## Exercise objective
Somewhere below is a line with "Luonnonsuojelu Lapissa" and, later, a line with "Luonnonsuojeluaate levisi Suomeen"; repeat those two lines and all the lines between them, exactly as they are.

## Source data
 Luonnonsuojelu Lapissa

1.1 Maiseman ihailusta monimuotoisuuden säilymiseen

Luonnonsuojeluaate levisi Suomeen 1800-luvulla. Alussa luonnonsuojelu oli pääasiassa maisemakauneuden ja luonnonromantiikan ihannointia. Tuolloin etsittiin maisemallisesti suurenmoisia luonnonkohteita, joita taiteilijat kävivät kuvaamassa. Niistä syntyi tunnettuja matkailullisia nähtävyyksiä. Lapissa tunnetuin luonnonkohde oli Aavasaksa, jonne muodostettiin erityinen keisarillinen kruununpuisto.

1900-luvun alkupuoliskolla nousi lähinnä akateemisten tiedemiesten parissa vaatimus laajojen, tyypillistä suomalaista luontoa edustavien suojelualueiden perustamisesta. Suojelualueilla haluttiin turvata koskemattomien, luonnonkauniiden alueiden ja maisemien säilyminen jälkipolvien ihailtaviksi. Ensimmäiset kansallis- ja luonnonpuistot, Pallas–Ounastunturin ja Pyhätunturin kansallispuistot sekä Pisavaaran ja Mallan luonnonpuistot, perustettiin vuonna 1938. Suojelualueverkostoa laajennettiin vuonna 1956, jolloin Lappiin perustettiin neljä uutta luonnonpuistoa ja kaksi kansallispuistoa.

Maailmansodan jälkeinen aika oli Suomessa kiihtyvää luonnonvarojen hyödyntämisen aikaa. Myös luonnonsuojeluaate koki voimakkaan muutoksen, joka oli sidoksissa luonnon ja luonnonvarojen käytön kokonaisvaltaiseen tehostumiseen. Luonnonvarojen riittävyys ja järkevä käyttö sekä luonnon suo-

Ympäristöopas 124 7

* * *

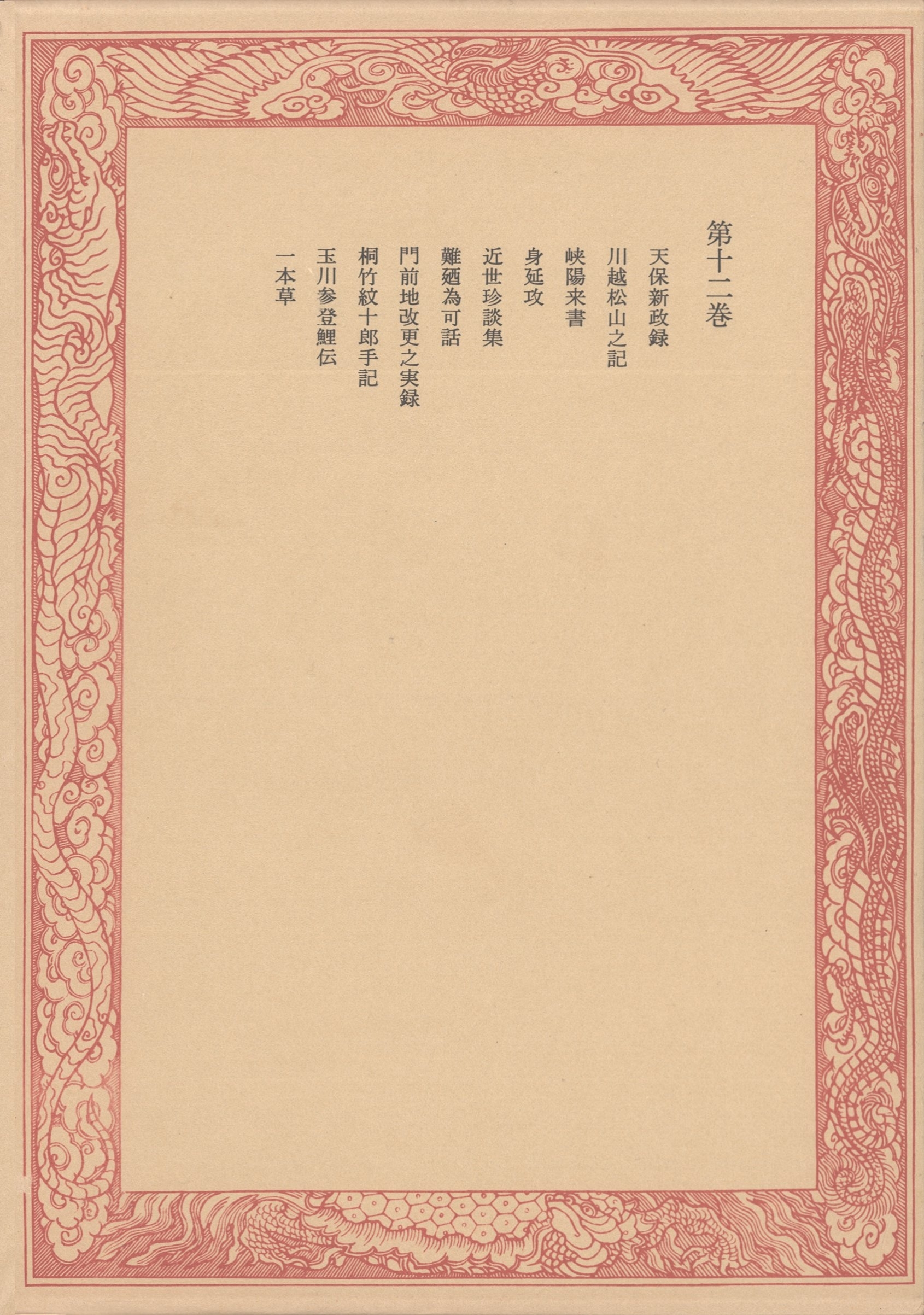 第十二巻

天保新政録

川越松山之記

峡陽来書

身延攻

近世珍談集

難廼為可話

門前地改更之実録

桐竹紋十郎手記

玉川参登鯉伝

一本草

--

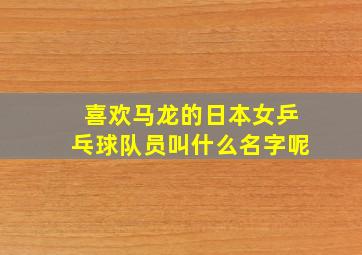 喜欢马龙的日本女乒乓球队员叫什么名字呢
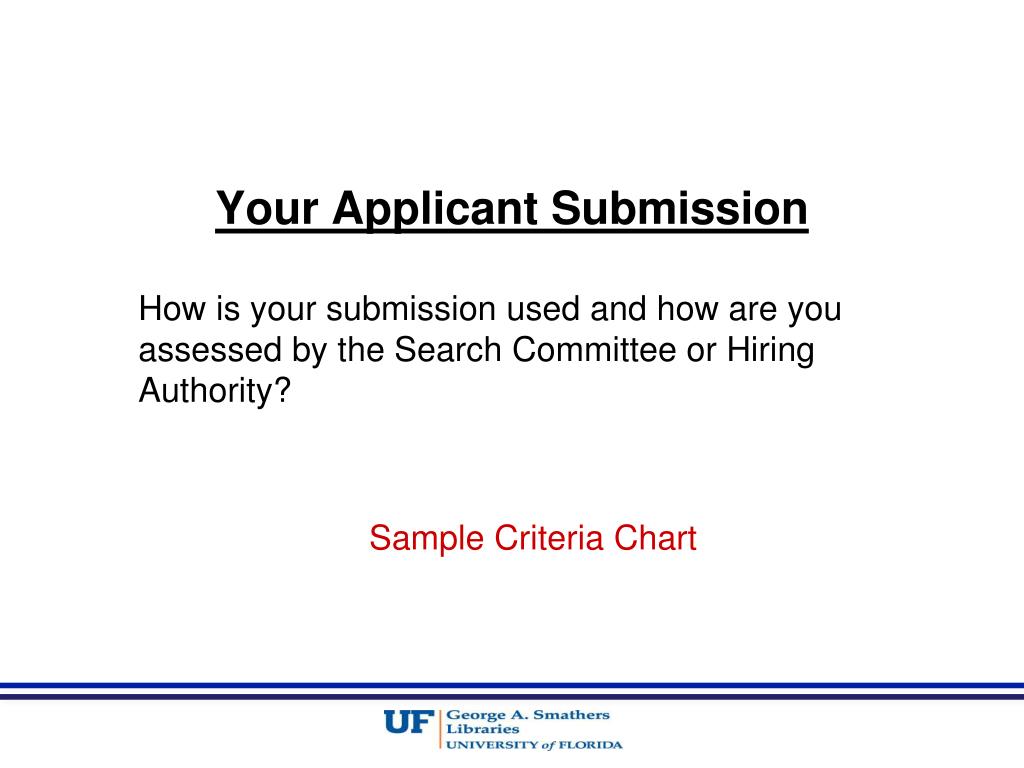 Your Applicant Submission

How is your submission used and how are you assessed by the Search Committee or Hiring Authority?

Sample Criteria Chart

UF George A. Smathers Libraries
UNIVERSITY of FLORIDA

## Your solution
 Luonnonsuojelu Lapissa

1.1 Maiseman ihailusta monimuotoisuuden säilymiseen

Luonnonsuojeluaate levisi Suomeen 1800-luvulla. Alussa luonnonsuojelu oli pääasiassa maisemakauneuden ja luonnonromantiikan ihannointia. Tuolloin etsittiin maisemallisesti suurenmoisia luonnonkohteita, joita taiteilijat kävivät kuvaamassa. Niistä syntyi tunnettuja matkailullisia nähtävyyksiä. Lapissa tunnetuin luonnonkohde oli Aavasaksa, jonne muodostettiin erityinen keisarillinen kruununpuisto.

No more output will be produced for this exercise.